- [TEXT SECTION]
□ □ □ □

Yes, there is a church in the middle of the village...We have church in a Christian village...I think the child wants to say about his/her dream for the future....he/she wants to tell us about a society where there will be no 'repression on women'...where there will be no 'early marriage'...Finally, maybe it finds its expression in Kingdom of God values where there will be fullness of life...love and dignity.

To be honest, I struggled whether to share this translation with Jim. He and I had shared such a nice, idealized interpretation of the artwork, very pastoral, very peaceful, very pleasant… very nice to glance at and remember fondly one’s involvement with World Vision!

But in the midst of what appeared to be only a pleasant scene there was also drama, especially when one remembers this drawing was made by a child… a child who has had to learn about these social issues, a child growing up surrounded by very real dangers from those issues. I imagine this as something similar to a child living in the inner-city, creating art that depicts neighborhood violence: Only the uninitiated would see it only as beautiful, no matter how stunning the skill of the artist.

□ □ □ □

- [INFORMATION SUPPLIED]
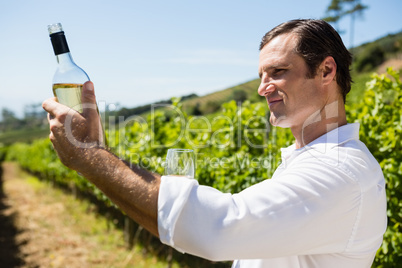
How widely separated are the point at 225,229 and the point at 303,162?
364 millimetres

□ □ □ □

In the passage above about the child's drawing, repeat word for word the stretch that begins at "But in the midst" and stops after "of the artist.".

- [SOLUTION TO THIS TASK]
But in the midst of what appeared to be only a pleasant scene there was also drama, especially when one remembers this drawing was made by a child… a child who has had to learn about these social issues, a child growing up surrounded by very real dangers from those issues. I imagine this as something similar to a child living in the inner-city, creating art that depicts neighborhood violence: Only the uninitiated would see it only as beautiful, no matter how stunning the skill of the artist.